Radix Sort
SummaryCovers LSD (least significant digit) radix sort using...
Covers LSD (least significant digit) radix sort using...
Covers LSD (least significant digit) radix sort using counting sort as a stable subroutine, achieving O(d(n + k)) time, and comparison with other sorting approaches.
Radix Sort
Counting sort handles integers in a small range. But what about sorting integers up to 1,000,000 or even 2^32? You can’t allocate a count array of size 2^32 and call it a day. Radix sort solves this by decomposing large numbers into individual digits and sorting one digit at a time.
The result: linear-time sorting for fixed-width integers, with no comparison between elements.
The Core Idea
Instead of sorting by the entire value, radix sort sorts by one digit position per pass. After processing all digits, the array is fully sorted.
There are two variants:
- LSD (Least Significant Digit): process digits from right to left (ones → tens → hundreds). This is the standard version.

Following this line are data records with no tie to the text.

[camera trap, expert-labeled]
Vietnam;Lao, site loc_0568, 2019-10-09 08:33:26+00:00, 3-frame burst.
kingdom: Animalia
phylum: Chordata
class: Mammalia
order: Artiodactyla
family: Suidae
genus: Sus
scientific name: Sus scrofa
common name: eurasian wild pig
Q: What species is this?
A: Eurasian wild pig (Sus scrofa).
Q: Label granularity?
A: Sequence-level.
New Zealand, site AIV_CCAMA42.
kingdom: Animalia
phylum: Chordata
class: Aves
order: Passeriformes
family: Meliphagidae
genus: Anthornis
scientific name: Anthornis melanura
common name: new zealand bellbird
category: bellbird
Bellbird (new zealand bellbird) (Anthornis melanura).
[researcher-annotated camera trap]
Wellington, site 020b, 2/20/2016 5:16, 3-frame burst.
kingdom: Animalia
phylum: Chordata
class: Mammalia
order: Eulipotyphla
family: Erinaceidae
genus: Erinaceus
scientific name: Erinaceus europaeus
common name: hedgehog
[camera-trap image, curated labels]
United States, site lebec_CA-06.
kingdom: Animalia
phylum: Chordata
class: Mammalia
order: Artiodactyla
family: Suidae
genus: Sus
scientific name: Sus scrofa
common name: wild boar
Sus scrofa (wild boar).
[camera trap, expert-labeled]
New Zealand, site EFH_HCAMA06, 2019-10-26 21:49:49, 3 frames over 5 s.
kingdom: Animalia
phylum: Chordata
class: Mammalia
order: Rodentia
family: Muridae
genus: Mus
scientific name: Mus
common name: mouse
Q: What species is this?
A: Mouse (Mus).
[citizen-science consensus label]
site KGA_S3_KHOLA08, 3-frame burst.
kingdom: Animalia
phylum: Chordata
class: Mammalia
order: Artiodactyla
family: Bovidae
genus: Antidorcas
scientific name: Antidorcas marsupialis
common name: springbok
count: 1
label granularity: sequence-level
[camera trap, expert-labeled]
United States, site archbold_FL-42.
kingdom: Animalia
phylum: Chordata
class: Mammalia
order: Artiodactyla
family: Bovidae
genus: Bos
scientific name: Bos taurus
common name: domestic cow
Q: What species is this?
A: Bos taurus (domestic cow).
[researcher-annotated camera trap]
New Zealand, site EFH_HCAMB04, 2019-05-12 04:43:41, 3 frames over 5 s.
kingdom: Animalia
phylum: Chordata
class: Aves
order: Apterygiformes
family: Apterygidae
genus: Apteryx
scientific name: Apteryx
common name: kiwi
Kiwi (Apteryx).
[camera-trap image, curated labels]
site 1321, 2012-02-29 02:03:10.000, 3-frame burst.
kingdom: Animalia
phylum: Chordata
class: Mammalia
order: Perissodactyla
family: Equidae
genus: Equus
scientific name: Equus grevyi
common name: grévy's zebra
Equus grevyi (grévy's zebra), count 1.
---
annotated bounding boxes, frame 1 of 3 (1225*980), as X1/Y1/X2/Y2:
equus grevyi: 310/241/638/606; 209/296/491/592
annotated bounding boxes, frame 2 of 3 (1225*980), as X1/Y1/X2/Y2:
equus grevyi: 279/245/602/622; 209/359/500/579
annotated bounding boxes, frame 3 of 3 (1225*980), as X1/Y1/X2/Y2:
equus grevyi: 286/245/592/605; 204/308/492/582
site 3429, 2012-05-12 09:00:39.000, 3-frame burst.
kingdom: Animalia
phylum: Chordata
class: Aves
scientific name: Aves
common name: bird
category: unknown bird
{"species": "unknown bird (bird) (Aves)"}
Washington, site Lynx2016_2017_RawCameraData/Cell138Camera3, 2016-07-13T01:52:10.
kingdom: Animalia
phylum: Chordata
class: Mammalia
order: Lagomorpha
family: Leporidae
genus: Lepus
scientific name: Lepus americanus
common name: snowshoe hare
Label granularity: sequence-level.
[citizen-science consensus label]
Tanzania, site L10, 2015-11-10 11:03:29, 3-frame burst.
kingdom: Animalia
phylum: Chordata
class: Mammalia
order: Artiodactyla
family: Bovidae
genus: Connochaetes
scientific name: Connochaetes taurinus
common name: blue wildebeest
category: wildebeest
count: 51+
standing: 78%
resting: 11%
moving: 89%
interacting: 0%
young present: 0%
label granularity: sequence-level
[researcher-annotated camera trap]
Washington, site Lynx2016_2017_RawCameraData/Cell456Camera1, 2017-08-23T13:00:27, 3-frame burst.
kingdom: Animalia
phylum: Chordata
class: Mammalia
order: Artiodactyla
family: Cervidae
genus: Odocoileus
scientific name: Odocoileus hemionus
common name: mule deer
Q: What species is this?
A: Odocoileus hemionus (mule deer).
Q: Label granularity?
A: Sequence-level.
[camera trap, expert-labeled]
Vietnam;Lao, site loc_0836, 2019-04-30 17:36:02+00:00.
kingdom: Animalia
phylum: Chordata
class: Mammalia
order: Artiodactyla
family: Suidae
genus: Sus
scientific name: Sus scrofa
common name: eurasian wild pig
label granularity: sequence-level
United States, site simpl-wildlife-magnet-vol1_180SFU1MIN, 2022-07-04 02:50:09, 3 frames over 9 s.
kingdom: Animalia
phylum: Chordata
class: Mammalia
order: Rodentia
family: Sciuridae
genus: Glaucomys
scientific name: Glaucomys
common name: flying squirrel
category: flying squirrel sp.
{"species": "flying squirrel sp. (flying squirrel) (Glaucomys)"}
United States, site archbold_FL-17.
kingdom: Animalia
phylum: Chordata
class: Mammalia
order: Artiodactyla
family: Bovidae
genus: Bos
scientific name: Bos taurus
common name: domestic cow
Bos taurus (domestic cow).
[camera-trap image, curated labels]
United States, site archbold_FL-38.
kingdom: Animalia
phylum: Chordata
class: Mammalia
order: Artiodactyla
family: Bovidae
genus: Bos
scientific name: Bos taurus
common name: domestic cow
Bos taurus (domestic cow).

- MSD (Most Significant Digit): process digits from left to right. Better for strings. More complex to implement.
LSD radix sort is the workhorse. Let’s master it first.
Why Least Significant Digit First?
This feels backwards — shouldn’t the most significant digit matter most? The trick is that each digit-level sort must be stable. Stability means equal elements retain their relative order from the previous pass.
Here’s why this works:
- After sorting by the ones digit, elements with the same ones digit are grouped together.
- When sorting by the tens digit, stability ensures that within each tens-digit group, the ones-digit ordering from the previous pass is preserved.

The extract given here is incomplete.